DENVER (AP) — A brutal Ethiopian jail guard who tortured and killed dozens of people during government-sponsored violence in the 1970s should spend 22 years in prison for immigration crimes, a federal judge ruled Friday, saying the United States cannot become a refuge for human-rights violators.

"The risk that this country becomes regarded as a safe haven for violators of human rights is such that the maximum sentence is required," U.S. District Judge John L. Kane said in sentencing Kefelgn Alemu Worku (kah-FEH'-lun ah-LEE'-moo WER'-koo) for immigration fraud.

Worku was convicted of assuming another man's identity and lying on U.S. immigration forms by denying he committed acts of political persecution. He lived quietly in the Denver area for eight years until 2011, when another Ethiopian recognized him outside a cafe and confronted him with the words, "I think I know you."
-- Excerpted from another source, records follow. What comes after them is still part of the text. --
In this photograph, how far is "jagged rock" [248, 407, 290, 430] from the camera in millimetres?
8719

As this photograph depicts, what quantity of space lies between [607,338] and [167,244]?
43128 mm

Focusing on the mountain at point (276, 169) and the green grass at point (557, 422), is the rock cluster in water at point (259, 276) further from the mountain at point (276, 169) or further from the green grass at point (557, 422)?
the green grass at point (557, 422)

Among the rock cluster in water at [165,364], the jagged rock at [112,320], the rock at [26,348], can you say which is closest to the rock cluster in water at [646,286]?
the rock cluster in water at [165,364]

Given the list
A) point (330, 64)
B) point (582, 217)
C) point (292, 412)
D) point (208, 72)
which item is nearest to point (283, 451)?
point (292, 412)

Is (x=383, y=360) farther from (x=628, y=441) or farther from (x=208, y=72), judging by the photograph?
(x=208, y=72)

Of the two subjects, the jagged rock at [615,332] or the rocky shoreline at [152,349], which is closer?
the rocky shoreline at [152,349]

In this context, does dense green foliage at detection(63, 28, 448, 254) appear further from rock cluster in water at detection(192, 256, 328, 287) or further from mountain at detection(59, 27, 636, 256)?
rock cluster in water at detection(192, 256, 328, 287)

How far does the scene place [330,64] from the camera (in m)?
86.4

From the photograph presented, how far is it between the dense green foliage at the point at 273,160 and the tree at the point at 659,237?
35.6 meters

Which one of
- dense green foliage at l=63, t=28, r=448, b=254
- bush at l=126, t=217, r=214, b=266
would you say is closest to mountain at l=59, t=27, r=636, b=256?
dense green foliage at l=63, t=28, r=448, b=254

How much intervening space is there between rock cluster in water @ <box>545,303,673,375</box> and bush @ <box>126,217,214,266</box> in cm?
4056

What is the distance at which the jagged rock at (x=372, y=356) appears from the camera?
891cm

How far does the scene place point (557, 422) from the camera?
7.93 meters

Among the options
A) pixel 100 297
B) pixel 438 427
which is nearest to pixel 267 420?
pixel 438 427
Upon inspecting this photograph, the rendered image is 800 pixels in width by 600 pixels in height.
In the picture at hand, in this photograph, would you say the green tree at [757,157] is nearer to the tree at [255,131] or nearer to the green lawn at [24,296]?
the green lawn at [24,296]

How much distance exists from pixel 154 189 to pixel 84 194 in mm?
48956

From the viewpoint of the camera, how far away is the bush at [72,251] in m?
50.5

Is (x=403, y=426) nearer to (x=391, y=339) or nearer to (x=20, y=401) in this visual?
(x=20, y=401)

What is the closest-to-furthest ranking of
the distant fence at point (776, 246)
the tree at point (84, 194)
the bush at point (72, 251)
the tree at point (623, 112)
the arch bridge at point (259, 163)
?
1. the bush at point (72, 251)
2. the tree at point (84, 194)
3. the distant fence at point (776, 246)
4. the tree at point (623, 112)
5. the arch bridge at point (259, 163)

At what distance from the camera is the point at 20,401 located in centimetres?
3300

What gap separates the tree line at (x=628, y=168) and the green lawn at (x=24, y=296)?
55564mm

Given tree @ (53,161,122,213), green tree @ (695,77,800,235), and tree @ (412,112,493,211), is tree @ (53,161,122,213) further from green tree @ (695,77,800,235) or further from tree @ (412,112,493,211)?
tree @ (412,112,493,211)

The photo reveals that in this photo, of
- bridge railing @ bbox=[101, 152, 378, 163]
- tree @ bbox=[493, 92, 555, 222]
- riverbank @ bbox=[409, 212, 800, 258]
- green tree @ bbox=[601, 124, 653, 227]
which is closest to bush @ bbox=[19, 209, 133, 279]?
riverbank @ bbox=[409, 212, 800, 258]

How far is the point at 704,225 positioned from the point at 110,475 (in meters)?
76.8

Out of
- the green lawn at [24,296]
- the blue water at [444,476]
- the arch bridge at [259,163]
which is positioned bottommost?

"The relatively harmless lifestyle he has had in the United States does not change the character law of psychopathy," Kane said after hearing from two witnesses who said Worku routinely beat them and others at Higher 15, a detention center established during the political violence in Ethiopia known as the Red Terror.

Human Rights organizations, including Amnesty International, have said thousands of people were killed.

In rambling testimony before he was sentenced, Worku denied the abuse claims as exaggeration.

"If I was who they are accusing me of being — a monster — I don't deserve to live," Worku said in a scratchy voice, wearing beige prison scrubs and speaking through an interpreter. "I wasn't that kind of a monster. I didn't have that kind of authority."

But Abebech Demissie, who said she was a 16-year-old high school student in 1977 when she was taken to the prison, told the judge she watched Worku shoot and kill people, including a teenage boy, then order other prisoners to "clean the blood off the floor with anything we could find, including our tongues."

More than once, she said, Worku pointed an AK-47 assault rifle at her head but spared her life, making it hard for her to testify against him. But his refusal to accept responsibility -- and what she described as his arrogant smirk -- reminded her he was not a changed man.

"The defendant is still a bloodthirsty monster who would commit the same crimes if put in a similar situation today," Demissie testified. "He must be removed from society for the longest possible time."

Worku's public defender, Matthew Golla, argued he had undergone a "metamorphosis" since living as a refugee in Kenya and then working as a law-abiding parking attendant at Denver International Airport. He stole another man's identity and used it to gain American citizenship. Golla said he helped the children of the other man, who was dying.

"He appears to me to be a nice, warm person," Golla said.

Samuel Ketema, who spotted Worku and told authorities, wiped tears as he listened from the front row. When Worku spoke, he silently shook his head.

Federal sentencing guidelines recommended zero to 18 months for Worku's immigration violations. But Kane said sticking within that range would be absurd given Worku's past.

Worku, believed to be in his 60s, has not been charged in this country with crimes related to the violence. Once a member of the Marxist Derg regime, an Ethiopian high court in 2000 convicted him in absentia of genocide and sentenced him to death.

If he survives his U.S. prison term, Worku could be deported to his homeland, though there is no record of that country having carried out executions of other former Derg members.

After the hearing, Demissie and Ketema said they were relieved. Ketema was speechless.

"There is justice in this," Demissie said. "It's like a big burden has been lifted from my shoulders."

The U.S. Justice Department has used Worku's case to encourage refugees to report human-rights abusers hiding in plain sight.

The department's Human Rights and Special Prosecutions unit says it has secured convictions against a former Guatemalan officer who hid his role in a 1982 massacre; an ex-Salvadoran colonel who lied on immigration forms about his actions during that country's civil war; and a Bosnian man who admitted concealing his affiliation in a military brigade that committed atrocities against Muslims.